The beauty of older stories is that we can trace them into their future. We cannot do this for our own. And so we zip forward to,2016. That's fairly contemporary for a blog in 2016!
For just a few weeks ago a famed Baptist Church in Edinburgh City Centre moved into its new building. When I say 'new' I mean 'fresh' because the the building was a former Parish Church.
But what has this to do with Mrs Colville? It goes like this. A young woman came to life in Jesus in that Ulster Revival and was so moved by the power of prayer in it that she set about praying for her church in Edinburgh City Centre. Now what we want to read here is that, a year later, a thousand people came through the door. The truth is that as the 20th century began and she had been praying for 30 years the church was down to 35 attendees.
But she had bequeathed to her family the vigour to trust and pursue in prayer. And so it was that a new pastor arrived. Joseph Kemp teamed up with a Church Secretary who himself had captured his mother-in-law's vision of revival.

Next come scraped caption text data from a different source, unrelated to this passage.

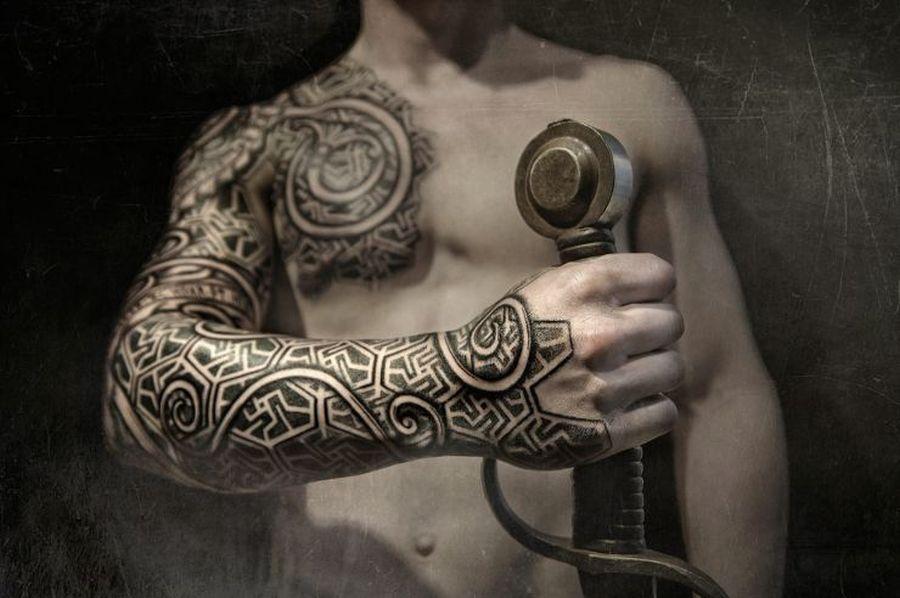 Vikings tattoos by Peter Walrus Madsen, a Mash-Up of Nordic Folk Art ...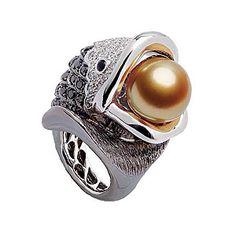 Pellagia ring in white gold with a golden South Sea pearl set with black and white diamonds, JEWELMER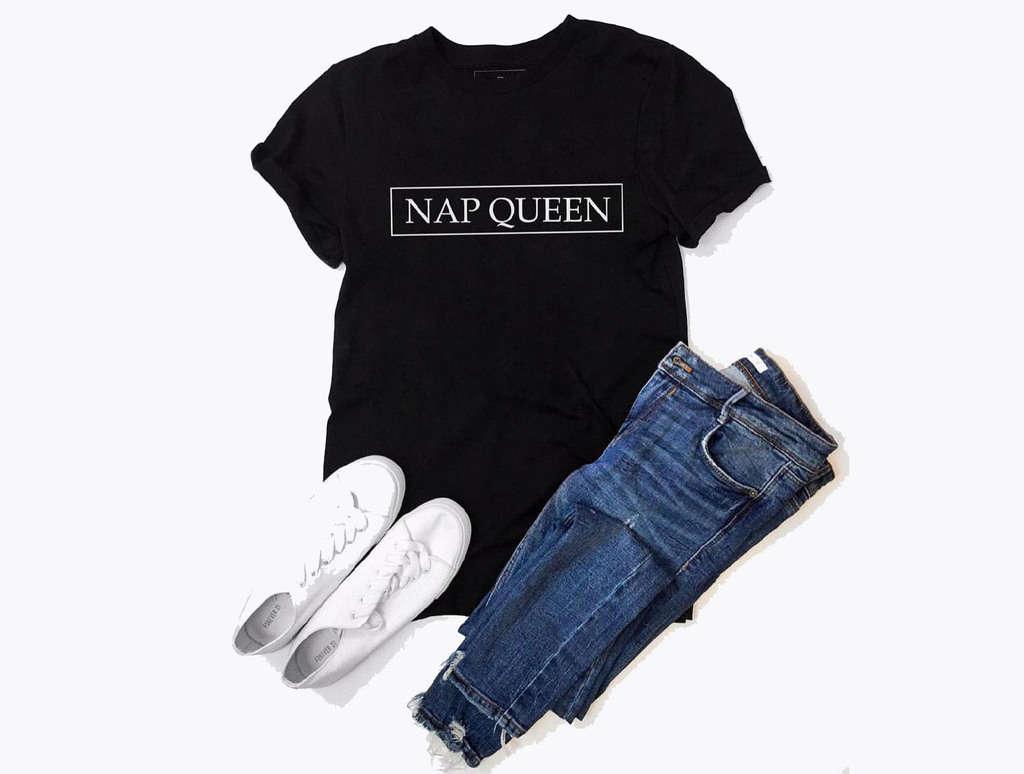 چند نوع لباس جین زنانه و روش مناسب برای پوشیدن هرکدام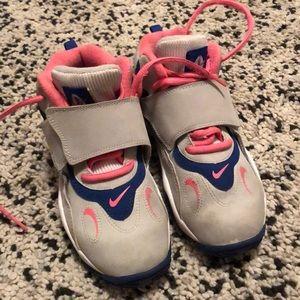 Nike 1y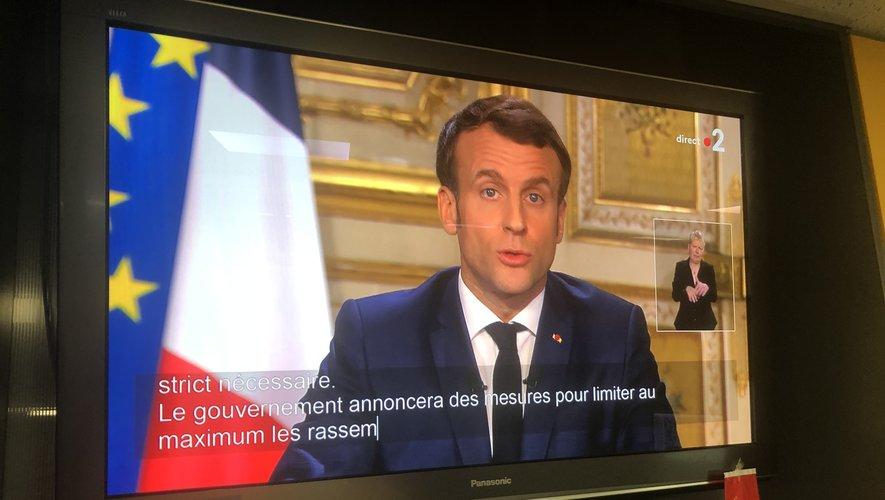 Établissements scolaires fermés, municipales maintenues : les mesures exceptionnelles de Macron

And the rest, as they say is history.
There did indeed become a year when a thousand people were saved at the chapel. There were prayer meetings that were measured in days not minutes. And so today it is still possible to buy unwittingly into Mrs Colville's legacy not only as a student in Edinburgh City Centre but in many other places through the world.
Except that of course it is not that this springs from one woman. She was the trigger but the power was the Lord's. She did not even believe she was a trigger - but she did believe she was the Lord's! And that will do.